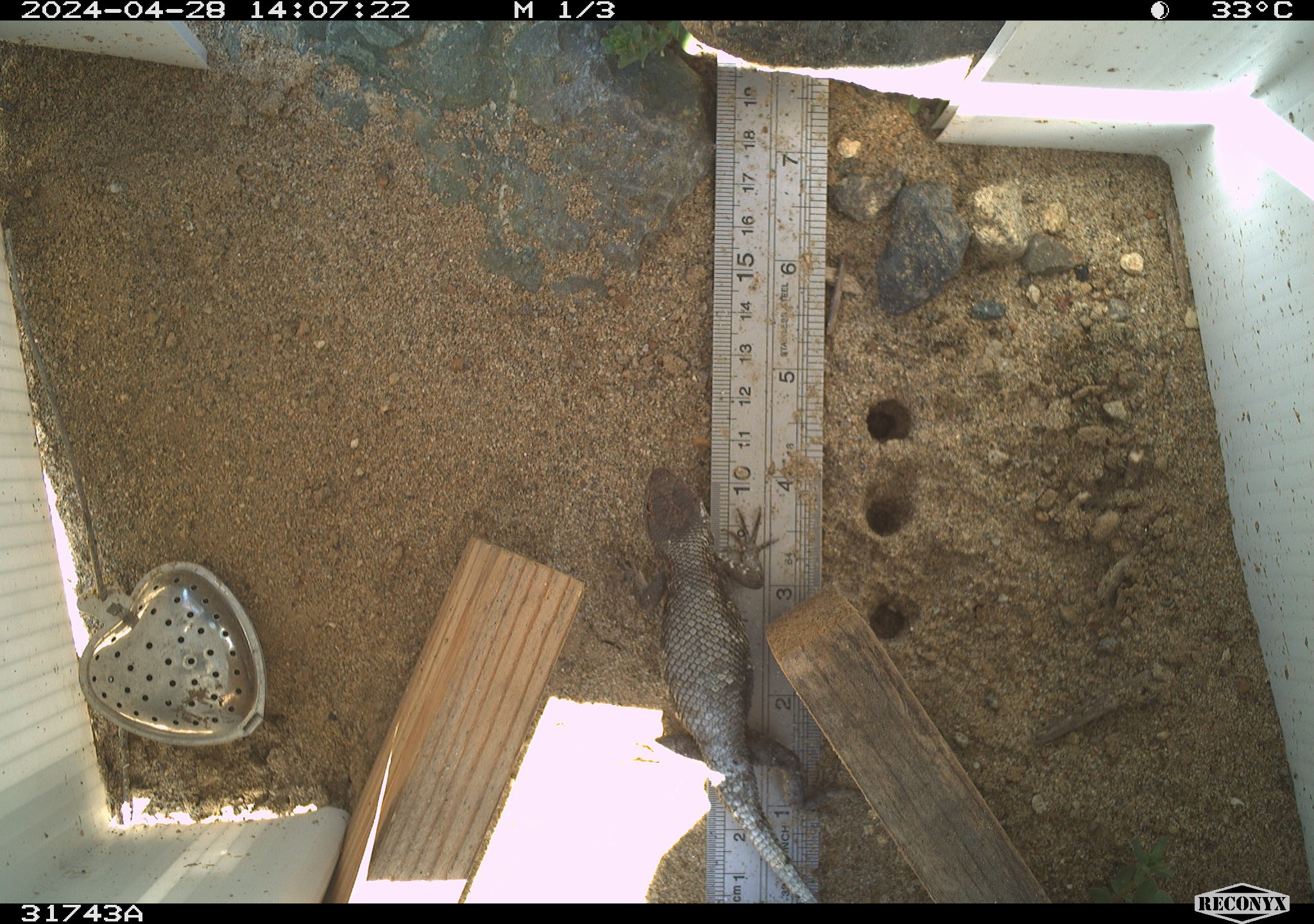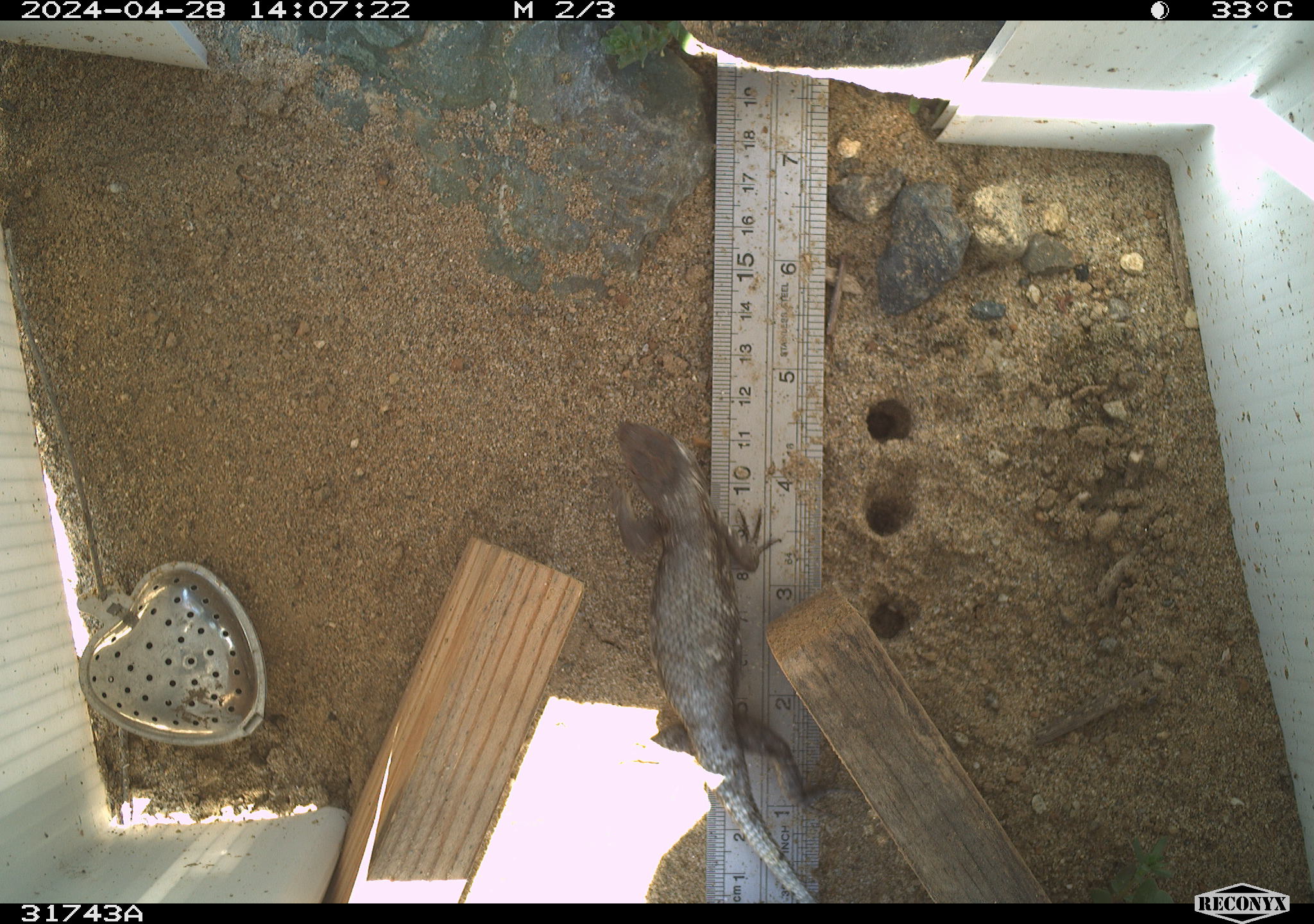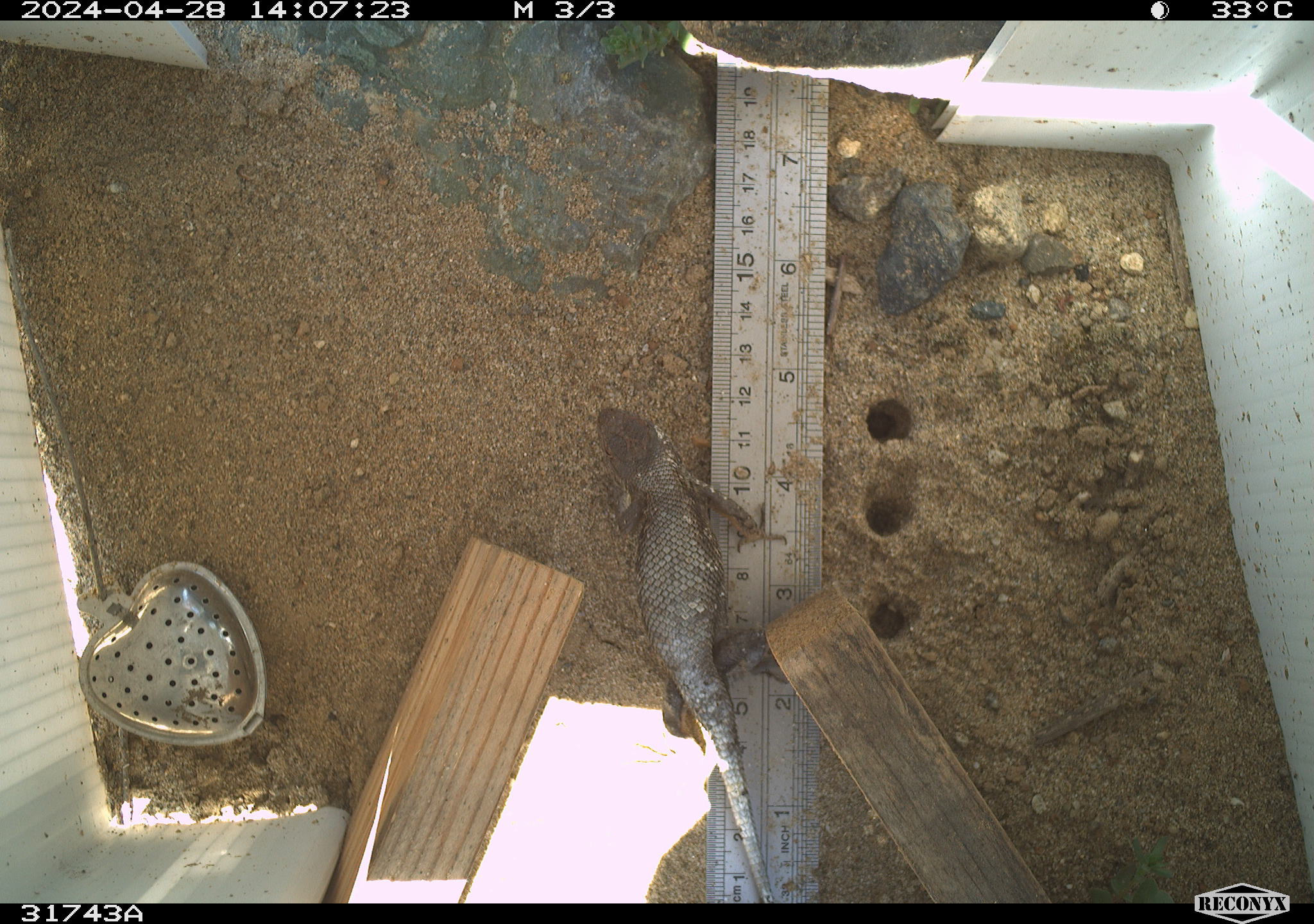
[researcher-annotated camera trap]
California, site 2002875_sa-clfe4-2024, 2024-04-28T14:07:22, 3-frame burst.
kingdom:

*****

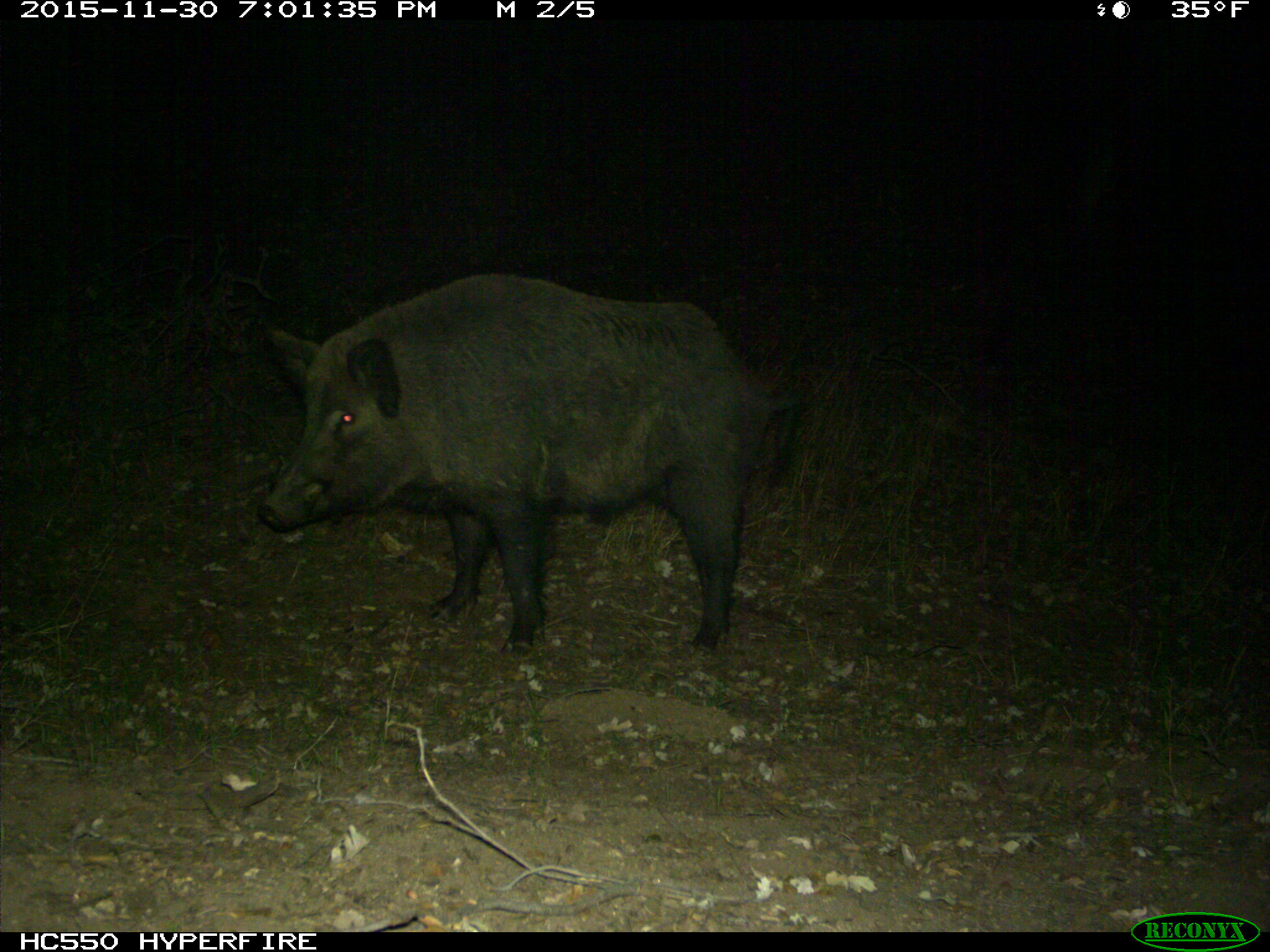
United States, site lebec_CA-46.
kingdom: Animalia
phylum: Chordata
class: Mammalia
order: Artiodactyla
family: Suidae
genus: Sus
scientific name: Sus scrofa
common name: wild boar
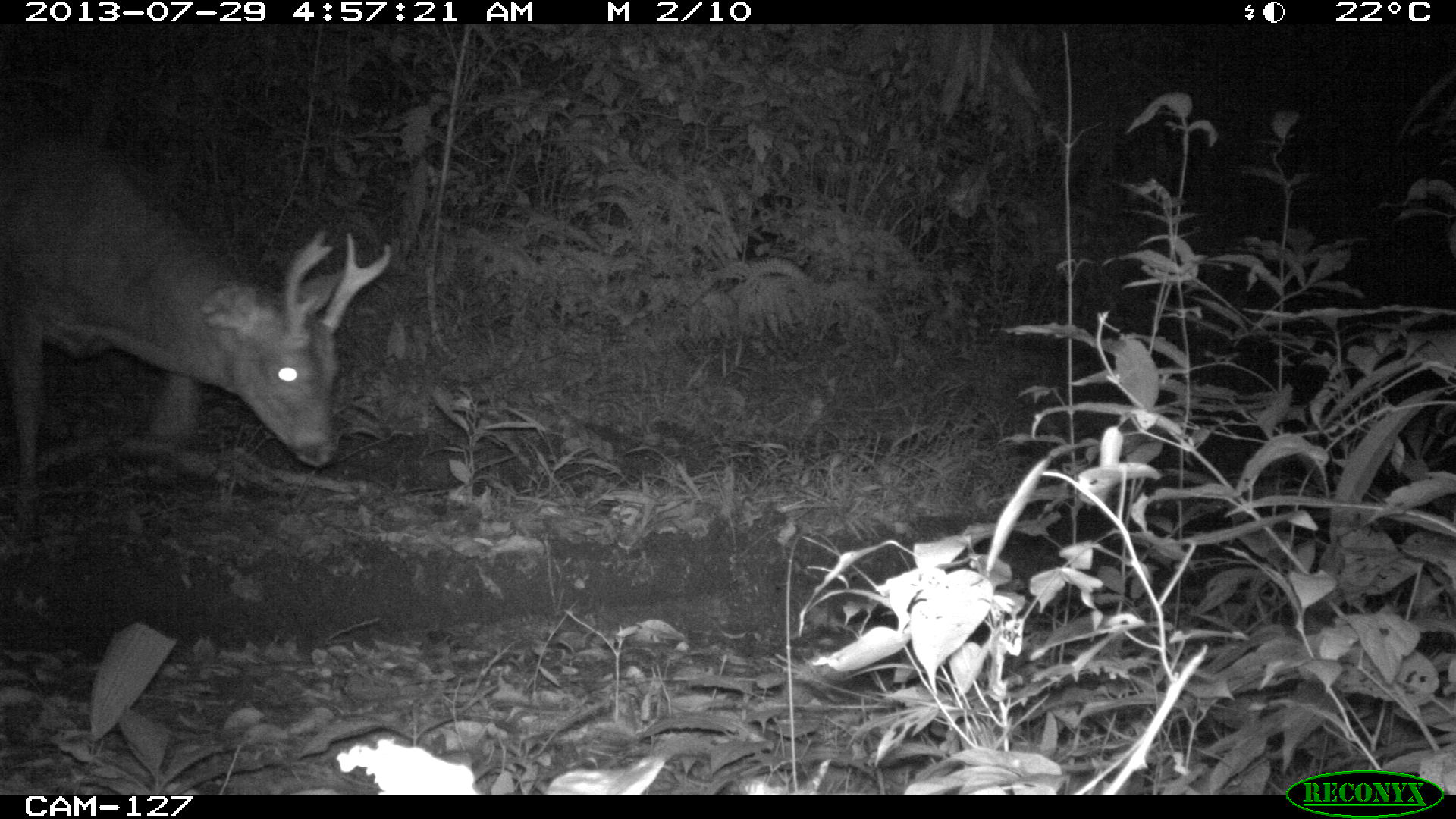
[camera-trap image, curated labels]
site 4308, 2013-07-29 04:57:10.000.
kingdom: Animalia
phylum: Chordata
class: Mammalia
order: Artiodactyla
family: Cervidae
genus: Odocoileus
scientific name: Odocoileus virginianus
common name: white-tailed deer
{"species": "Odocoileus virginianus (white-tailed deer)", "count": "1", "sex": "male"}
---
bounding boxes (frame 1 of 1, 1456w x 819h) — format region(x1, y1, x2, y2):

*****

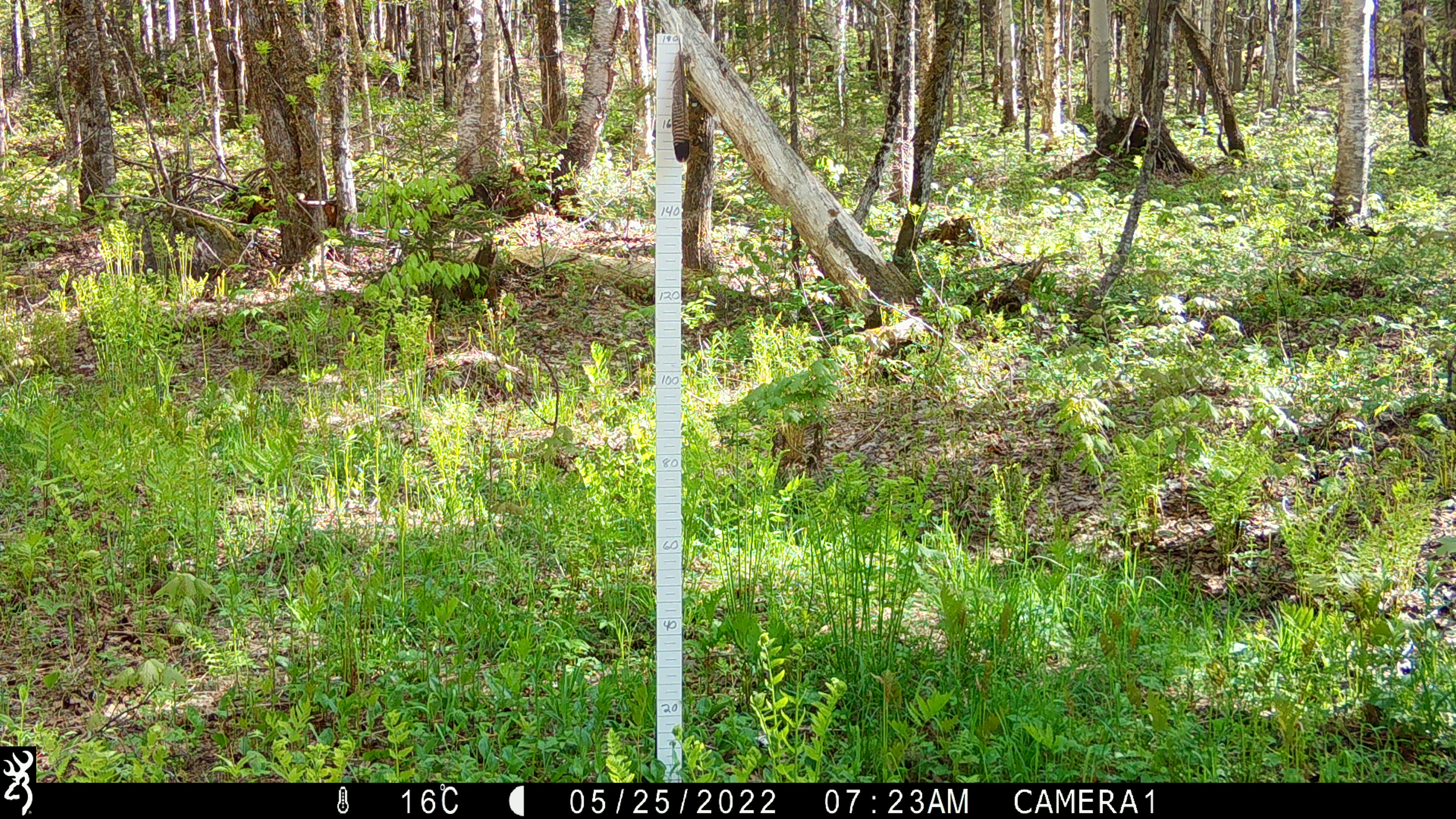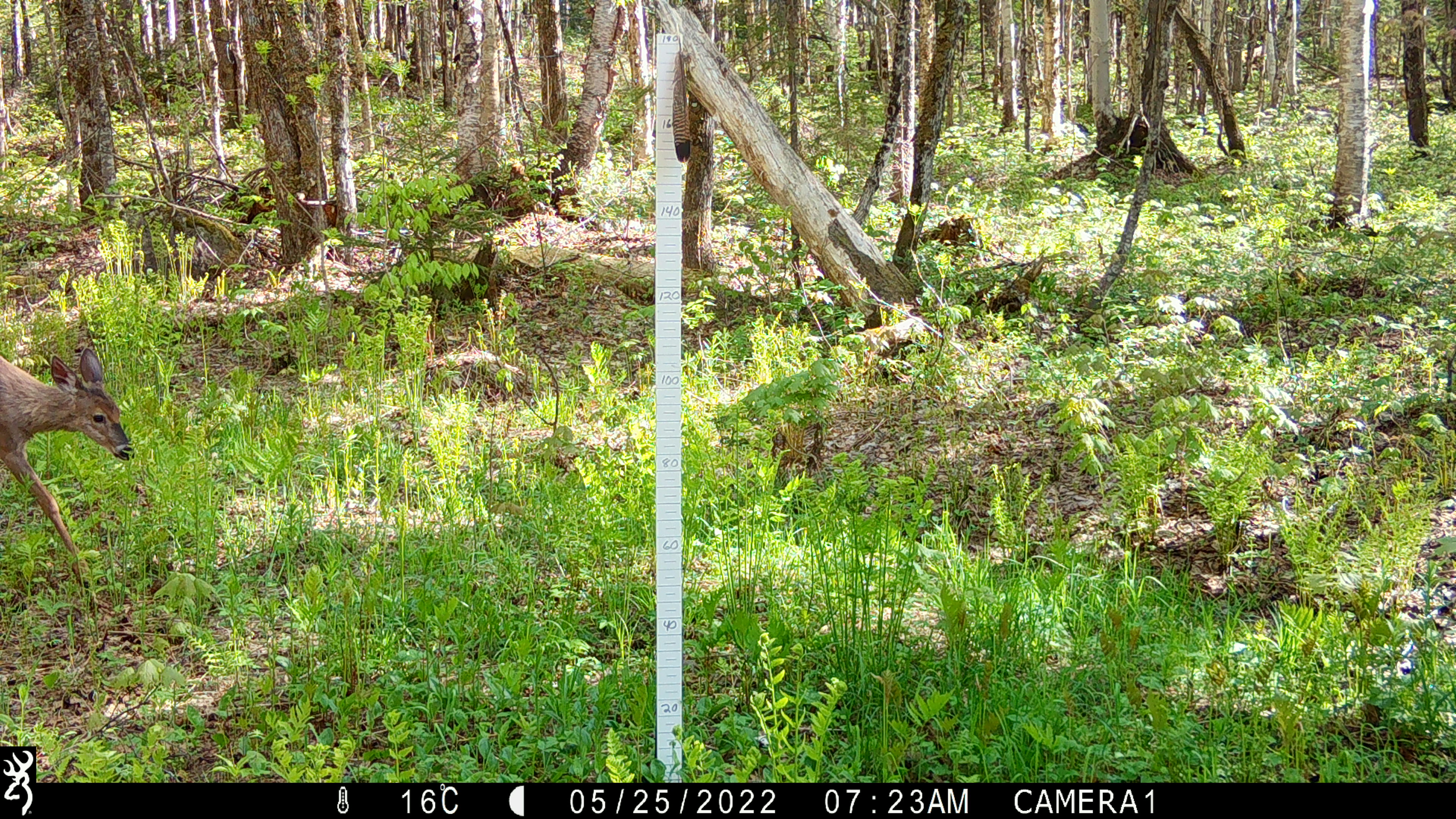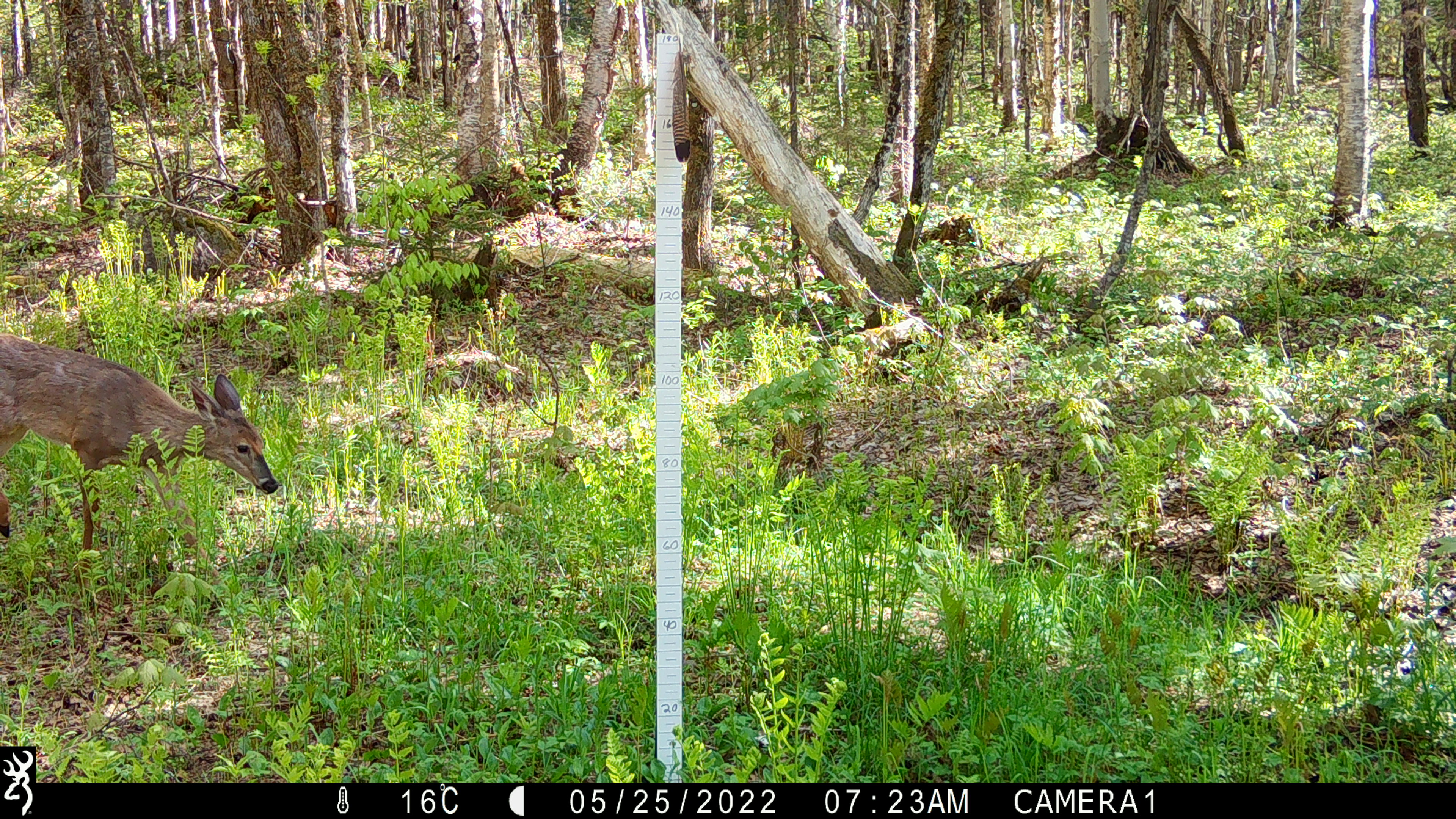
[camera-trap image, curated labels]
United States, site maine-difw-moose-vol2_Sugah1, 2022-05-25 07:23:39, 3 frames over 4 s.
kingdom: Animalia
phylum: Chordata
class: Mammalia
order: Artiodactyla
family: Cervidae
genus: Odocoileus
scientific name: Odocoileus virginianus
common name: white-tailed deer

*****

■ EXERCISE DETAILS
Would you please reproduce the entries above, starting at the line with "common name: wild boar" and stopping after the line with "bounding boxes (frame"? Omit any pictures.

■ SOLUTION BELOW
common name: wild boar
[camera-trap image, curated labels]
site 4308, 2013-07-29 04:57:10.000.
kingdom: Animalia
phylum: Chordata
class: Mammalia
order: Artiodactyla
family: Cervidae
genus: Odocoileus
scientific name: Odocoileus virginianus
common name: white-tailed deer
{"species": "Odocoileus virginianus (white-tailed deer)", "count": "1", "sex": "male"}
---
bounding boxes (frame 1 of 1, 1456w x 819h) — format region(x1, y1, x2, y2):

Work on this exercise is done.